- [À FAIRE] Poursuivez le texte sur l'appel à l'action du PMNCH en reprenant juste après sa dernière phrase.

+++ TEXTE À RELIRE +++

Malgré ces défis, le Covid-19 offre une opportunité pour un monde plus résilient, plus équitable et plus juste. En juillet dernier, le Partenariat pour la santé de la mère, du nouveau-né et de l’enfant (PMNCH) a lancé un appel à l’action pour protéger et donner la priorité à la santé et aux droits des femmes, des enfants et des adolescents pendant la riposte à la pandémie. Il comporte sept demandes clés : protéger l’accès aux services et aux fournitures de la SRMNCAH ; améliorer l’égalité des sexes et l’accès à la santé et aux droits sexuels et reproductifs ; améliorer la qualité des soins ; soutenir et protéger les agents de santé, en particulier les sages-femmes ; garantir des filets de sécurité sociale plus solides, en particulier pour les plus vulnérables et les plus marginalisés ; favoriser l’accès à eau potable et l’assainissement ; développer la prévention contre la violence.

+++ EXTRAIT DES DONNÉES +++

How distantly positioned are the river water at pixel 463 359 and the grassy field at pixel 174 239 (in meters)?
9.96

+++

- [VOTRE RÉPONSE]
Le Covid-19 pourrait annuler des années de progrès et d’investissements en matière de santé

Les gouvernements doivent prendre de toute urgence des engagements sur ces sujets, en particulier en ce qui concerne l’égalité des sexes et le soutien aux plus vulnérables. Investir dans le soutien aux femmes et aux filles contribuera à restaurer le capital humain, l’épine dorsale d’une reprise résiliente. Des politiques et des financements plus équitables et efficaces permettront de sauver des vies pendant que les pays se remettent de la pandémie et réinvestissent dans les services de santé essentiels.

Le Covid-19 pourrait annuler des années de progrès et d’investissements dans de nombreux programmes de santé, laissant encore davantage sur le bord du chemin une génération d’Africains vulnérables, en particulier les femmes, les enfants et les adolescents. Nous devons inverser cette tendance désastreuse.